Il court dans ces photographies une humble amertume. Sur l’une d’elles, un jeune homme couché à même la plage. Cadré de dos, le corps est stricto sensu mis à terre, déchu. Serait-ce le seul à avoir, peut-être un jour, rêvé des lendemains qui chantent ? Équilibre instable prend sa source dans cette amère désillusion d’une jeunesse aux ailes coupées. Ces images sont des images d’ici, prises au cœur d’une région défavorisée, à Zarzis, dans quelques villages coincés entre la frontière libyenne et la Méditerranée. Nous sommes dans le temps de l’après, lorsque l’espoir laisse la place au flou de la détresse. À ces visages, Kamel Moussa ne refuse pas une main tendue qu’est la considération documentaire. Il s’agit pour lui de comprendre qui sont ces jeunes dont les rêves viennent de se fracasser sur le réel. Mais comprendre n’est pas démontrer. La prise de vue suppose une déprise pour raconter une histoire qui ne soit pas en avance sur le temps qu’elle prend à être écrite.

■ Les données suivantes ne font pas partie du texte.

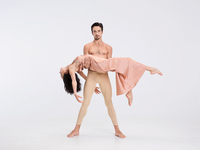 В Киеве открылась фотовыставка #In Love With Ballet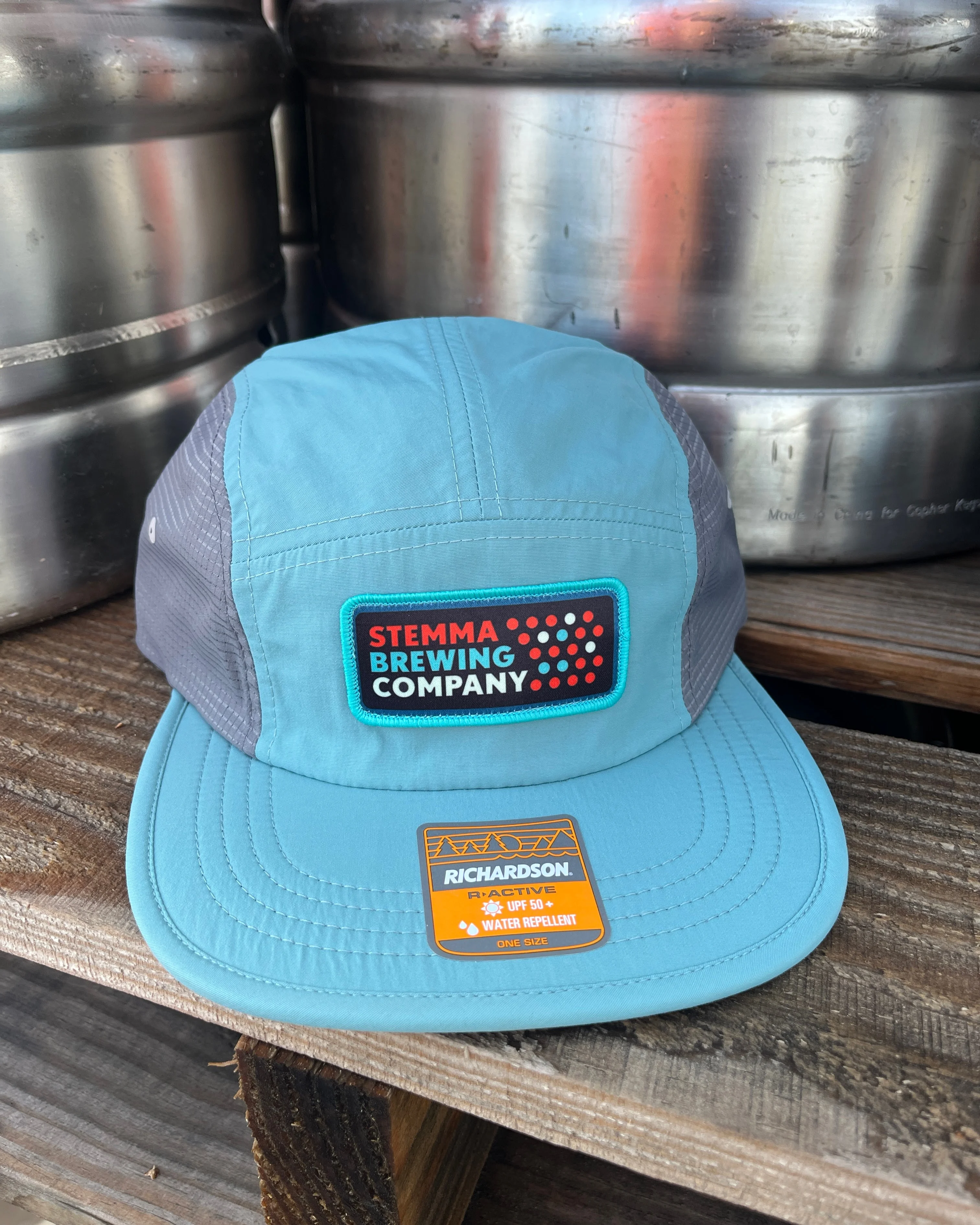 Hat - Blue Baseball Cap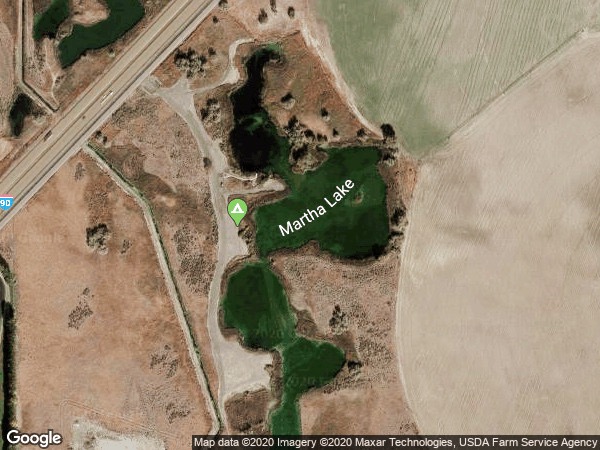Image of Martha Lake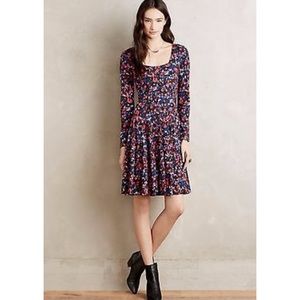 Anthropologie Saraid Dress by HD in Paris in Red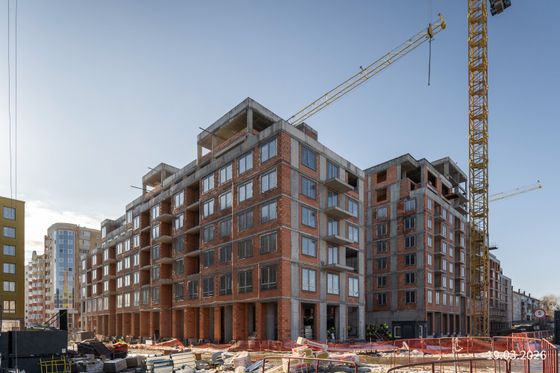 Кварталы «На Минской» — 1 кв. 2026 г.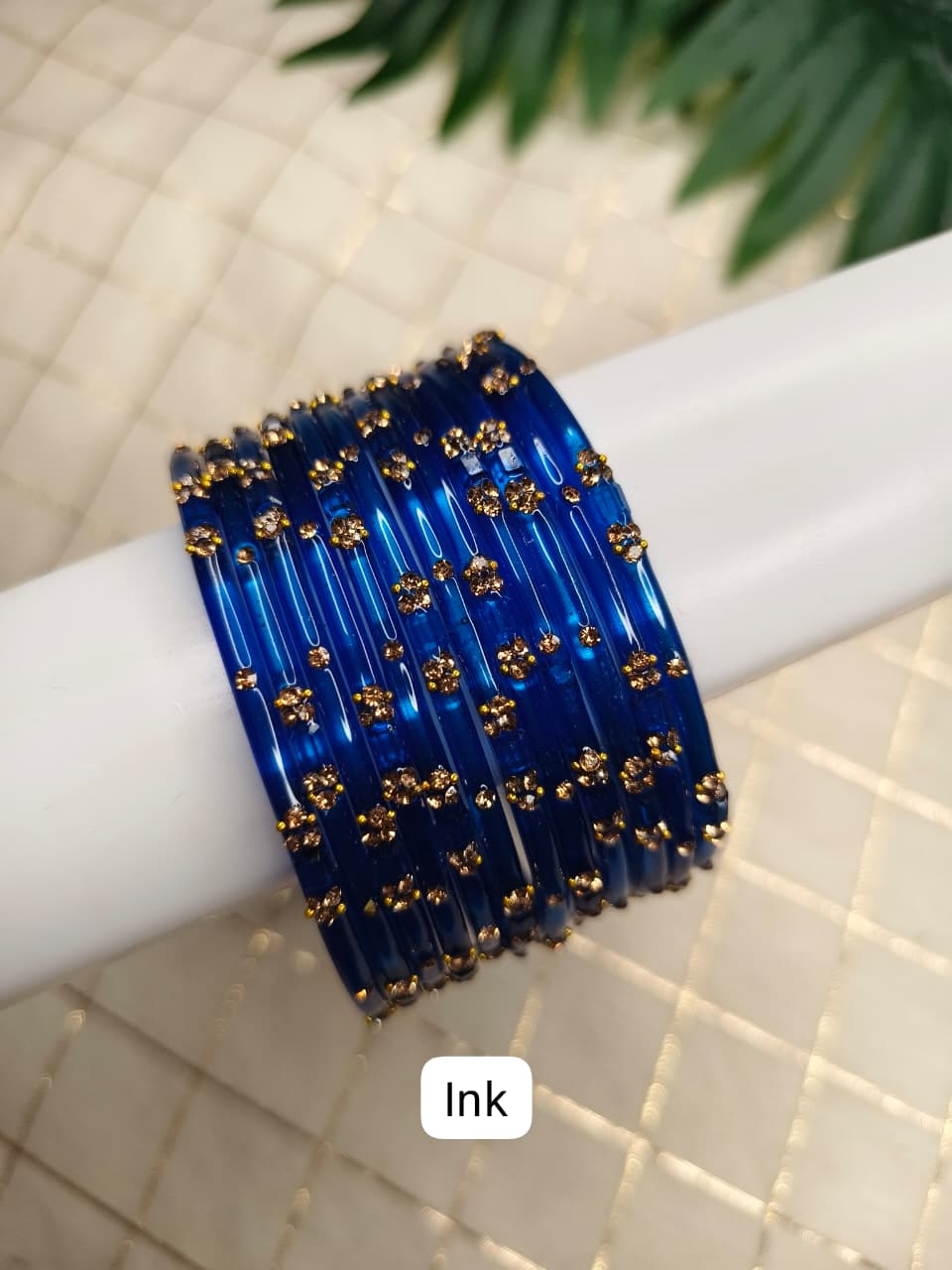 Yamini Glass Bangles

Le récit de ces perdants s’écrit comme par fragment, d’un portrait à l’autre. Le photographe, qui n’a derrière lui qu’une dizaine d’années dans le métier, le fait sans graisse, avec la distance de celui qui met les pieds comme sur une terra incognita. Les sujets que Kamel Moussa photographie sont des sujets sociaux, aux prises avec « un contexte post-révolutionnaire qui les dépasse » : certains ont pris le large avec toutes les raisons de partir, d’autres ont jeté l’éponge ou se sont contentés de la contrebande. L’attente indéfinie constitue la ligne générale d’Équilibre instable, dont les 53 clichés s’agencent comme les fragments d’un repérage des lieux, des temps et des corps. Sans esquiver les présences féminines, ni les soustraire aux confins de l’intimité, Kamel Moussa est attentif à ce qui, dans une posture ou un regard, se trahit d’une vulnérabilité ou laisse transparaître une fragilité ou une inquiétude qui ne soient pas méfiance de déclassés. Devant l’objectif, ces jeunes ne se défendent pas. Le regard reste malgré tout franc, dignité oblige.